Exercise details » Once the pictures are set aside, retype the remaining entries exactly.

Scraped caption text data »

»»

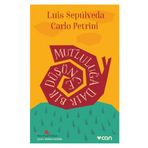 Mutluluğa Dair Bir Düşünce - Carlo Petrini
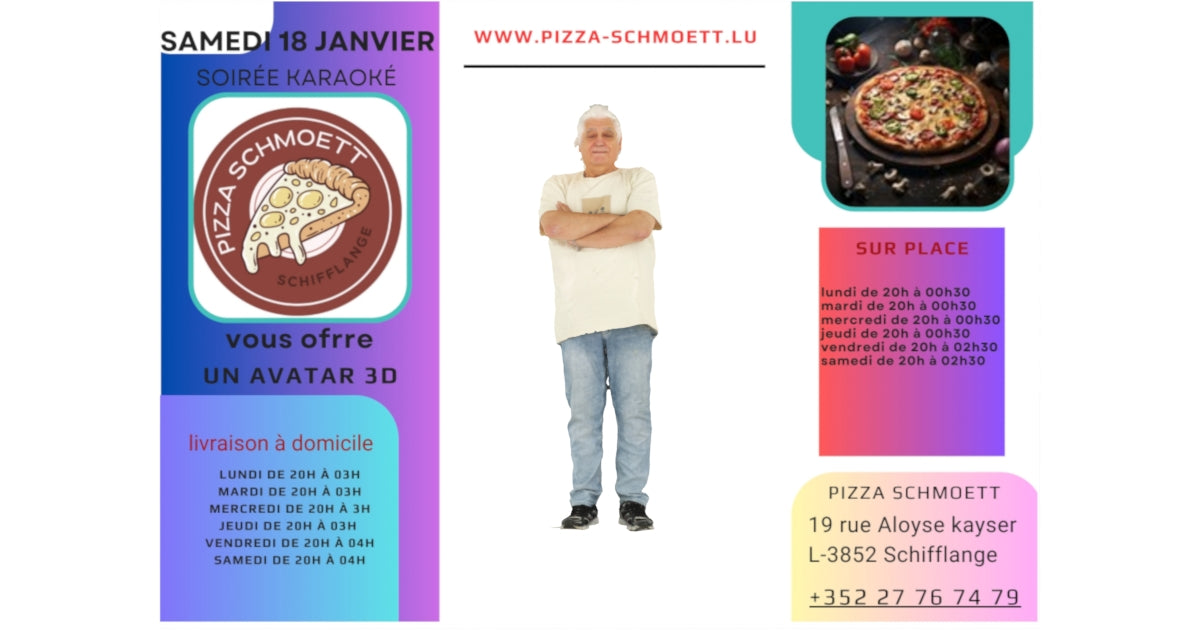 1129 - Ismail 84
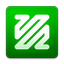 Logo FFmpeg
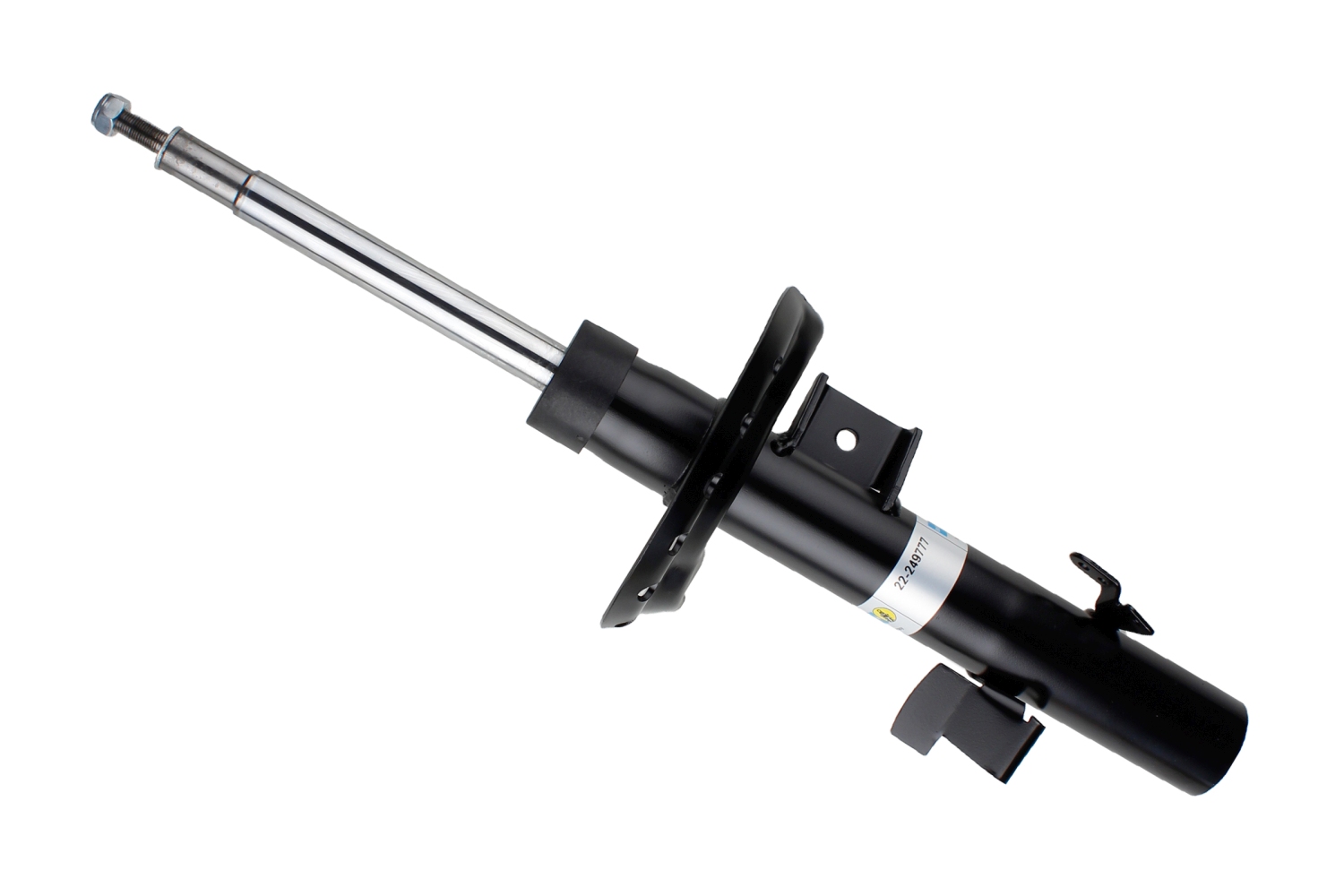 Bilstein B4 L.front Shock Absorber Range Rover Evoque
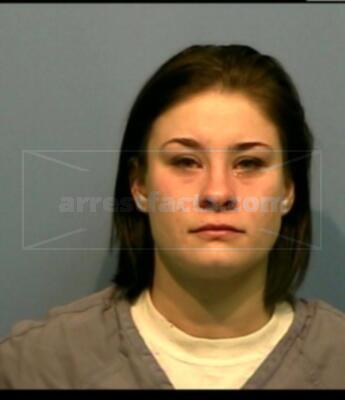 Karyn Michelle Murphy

««

Result of this task »
 Mutluluğa Dair Bir Düşünce - Carlo Petrini
 1129 - Ismail 84
 Logo FFmpeg
 Bilstein B4 L.front Shock Absorber Range Rover Evoque
 Karyn Michelle Murphy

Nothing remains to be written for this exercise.